I'm not going to say you'll never see that, because if somebody comes and says, "You want to do this product line?" all that money helps move everything else forward. We're not rich. At the end of the day, people might know who we are and I might be kind of a celebrity or whatever, but I'm not independently wealthy. I can't retire now that I did Top Chef.
Before doing the show, had you spent a lot of time in Las Vegas?
I love Vegas. I think it's a phenomenal city, especially for a chef. Look past all the casinos and all the things that people naturally go to Vegas for and think about the fact that there are just great restaurants there. Chefs go to Vegas because they know that the resources are there to do the restaurants the way they've always dreamed to do them. So, if you want to experience a chef's restaurant in his fantasy land — like, "If I was ever going to do a restaurant it would be like this" — I think Vegas is the place to go because they actually build them like that. "Joël Robuchon, what do you need to come to Las Vegas and have a restaurant?" And all of a sudden there's this masterpiece of a restaurant.
Would you ever consider coming out here and setting up shop?
Maybe. Yeah. If somebody was like, "We've got this great space, what do you want to do?" It's hard to pass that up. There are not too many places in the country that support that.
For Las Vegas diners thinking of making the trip to LA to eat at your restaurant, what's a dish that you're working on right now?

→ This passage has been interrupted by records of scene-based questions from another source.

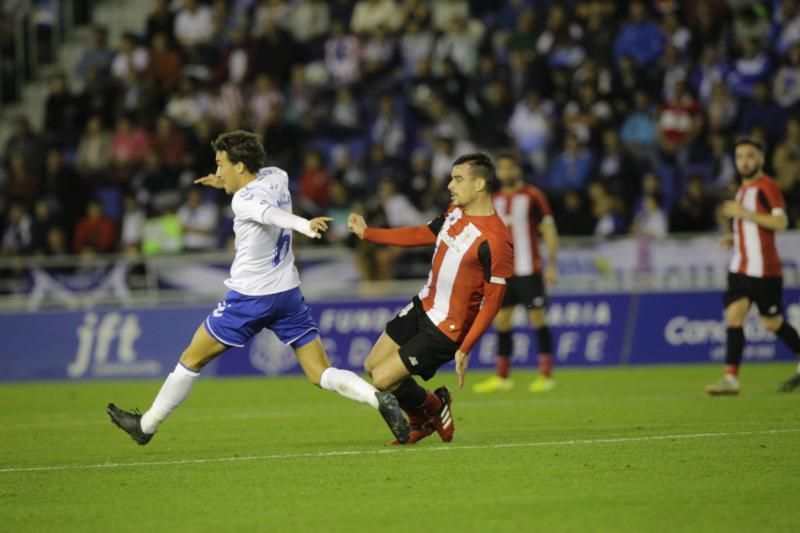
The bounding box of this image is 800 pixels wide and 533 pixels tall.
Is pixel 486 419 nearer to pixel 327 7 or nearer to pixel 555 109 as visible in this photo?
pixel 555 109

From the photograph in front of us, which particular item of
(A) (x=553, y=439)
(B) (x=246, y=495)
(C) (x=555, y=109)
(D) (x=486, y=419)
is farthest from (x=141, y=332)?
(B) (x=246, y=495)

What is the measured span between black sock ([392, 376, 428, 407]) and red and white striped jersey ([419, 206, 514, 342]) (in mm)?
449

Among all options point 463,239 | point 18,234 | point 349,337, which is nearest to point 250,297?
point 463,239

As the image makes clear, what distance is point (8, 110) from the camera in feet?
93.5

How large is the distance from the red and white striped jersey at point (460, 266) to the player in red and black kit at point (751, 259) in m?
4.19

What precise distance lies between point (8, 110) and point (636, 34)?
43.0 feet

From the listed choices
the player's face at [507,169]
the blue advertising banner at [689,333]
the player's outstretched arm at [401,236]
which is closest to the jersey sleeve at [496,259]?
the player's outstretched arm at [401,236]

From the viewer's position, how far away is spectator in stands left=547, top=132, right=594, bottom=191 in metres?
21.5

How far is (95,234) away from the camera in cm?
2289

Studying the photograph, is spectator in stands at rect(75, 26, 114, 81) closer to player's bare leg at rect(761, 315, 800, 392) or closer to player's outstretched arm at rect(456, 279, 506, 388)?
player's bare leg at rect(761, 315, 800, 392)

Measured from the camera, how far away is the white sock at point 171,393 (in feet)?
32.6

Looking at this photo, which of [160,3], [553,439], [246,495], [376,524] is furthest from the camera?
[160,3]

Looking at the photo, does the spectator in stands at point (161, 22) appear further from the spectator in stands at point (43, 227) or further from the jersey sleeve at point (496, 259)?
the jersey sleeve at point (496, 259)

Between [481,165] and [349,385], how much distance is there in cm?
181
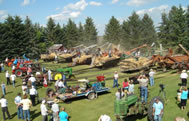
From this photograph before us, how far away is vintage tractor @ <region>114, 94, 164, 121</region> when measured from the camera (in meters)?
9.29

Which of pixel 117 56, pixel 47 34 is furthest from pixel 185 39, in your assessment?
pixel 47 34

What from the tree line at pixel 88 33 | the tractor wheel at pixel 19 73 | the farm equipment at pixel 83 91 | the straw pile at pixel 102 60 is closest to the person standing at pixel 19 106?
the farm equipment at pixel 83 91

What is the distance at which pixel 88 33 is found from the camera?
226 feet

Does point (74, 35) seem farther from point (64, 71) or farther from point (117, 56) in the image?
point (64, 71)

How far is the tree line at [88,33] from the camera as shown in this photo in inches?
1660

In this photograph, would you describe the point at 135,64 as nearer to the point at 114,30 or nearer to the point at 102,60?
the point at 102,60

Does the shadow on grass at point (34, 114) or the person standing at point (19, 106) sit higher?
the person standing at point (19, 106)

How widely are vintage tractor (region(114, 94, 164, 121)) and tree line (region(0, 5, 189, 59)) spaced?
31.5 meters

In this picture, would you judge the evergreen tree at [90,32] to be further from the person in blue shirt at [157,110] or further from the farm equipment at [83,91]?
the person in blue shirt at [157,110]

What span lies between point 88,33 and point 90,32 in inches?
32.7

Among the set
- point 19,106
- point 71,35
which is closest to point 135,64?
point 19,106

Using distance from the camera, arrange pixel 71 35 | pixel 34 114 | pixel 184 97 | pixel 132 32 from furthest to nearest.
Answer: pixel 71 35 → pixel 132 32 → pixel 34 114 → pixel 184 97

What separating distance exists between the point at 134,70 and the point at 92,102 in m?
10.4

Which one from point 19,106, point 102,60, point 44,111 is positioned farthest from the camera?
point 102,60
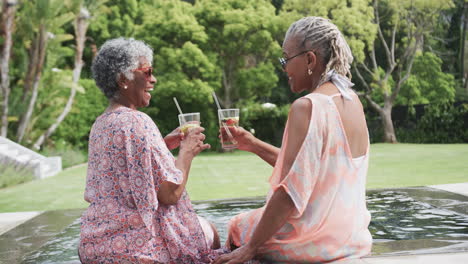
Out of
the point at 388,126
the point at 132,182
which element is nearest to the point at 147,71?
the point at 132,182

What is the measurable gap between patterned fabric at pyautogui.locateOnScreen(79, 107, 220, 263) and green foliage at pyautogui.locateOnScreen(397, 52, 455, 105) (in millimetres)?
25985

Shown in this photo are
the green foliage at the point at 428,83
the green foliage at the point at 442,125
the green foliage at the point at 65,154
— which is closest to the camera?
the green foliage at the point at 65,154

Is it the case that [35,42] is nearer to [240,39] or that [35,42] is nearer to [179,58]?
[179,58]

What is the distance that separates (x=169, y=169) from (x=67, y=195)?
7322 mm

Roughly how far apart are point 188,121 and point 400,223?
7.25 ft

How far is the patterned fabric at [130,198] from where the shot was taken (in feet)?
8.26

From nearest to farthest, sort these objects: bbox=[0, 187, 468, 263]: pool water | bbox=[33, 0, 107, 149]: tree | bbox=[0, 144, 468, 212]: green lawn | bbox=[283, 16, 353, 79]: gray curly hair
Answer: bbox=[283, 16, 353, 79]: gray curly hair → bbox=[0, 187, 468, 263]: pool water → bbox=[0, 144, 468, 212]: green lawn → bbox=[33, 0, 107, 149]: tree

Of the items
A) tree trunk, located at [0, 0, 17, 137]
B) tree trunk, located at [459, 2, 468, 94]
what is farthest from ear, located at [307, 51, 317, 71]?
tree trunk, located at [459, 2, 468, 94]

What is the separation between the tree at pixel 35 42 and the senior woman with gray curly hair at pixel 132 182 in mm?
14394

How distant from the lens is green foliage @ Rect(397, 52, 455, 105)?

I can tell you what the most popular dish on the menu is. It's a dish of Australian Wagyu short rib that we cook for 48 hours, but the description under it says "flavors of pot roast." We take really, really good carrots and we juice them. We basically take that juice and mix it with red wine and we don't reduce it. I have something that I use to thicken it and turn it into a glaze. We take the pot roast that we've cooked for 48 hours — the short rib — and we dip it into this vat. This carrot and red wine just coats the outside of the meat, so it's this bright, orangey red, shiny piece of perfectly cooked meat. We garnish it with what I call "liquid French fries." We make a puree of La Ratte potatoes, which are the most potato-y tasting potatoes, but we make it really liquid. Then we set it with agar agar, sorbitol, and gelatin. We tempura fry it, so you have a liquid-center French fry.
Did you realize when you went into being a chef that you were going to become somewhat of a scientist at the same time?
No, not at all. I did terrible in school; I never got good grades. Science was probably my worst class. By no means are we scientists, but we definitely take advantage of technology that's available and try to apply it to what we do. [To not use it] would be like a musician saying, "I'm not using any digital at all. I'm going only acoustic." There's a lot more out there that can enhance what you do.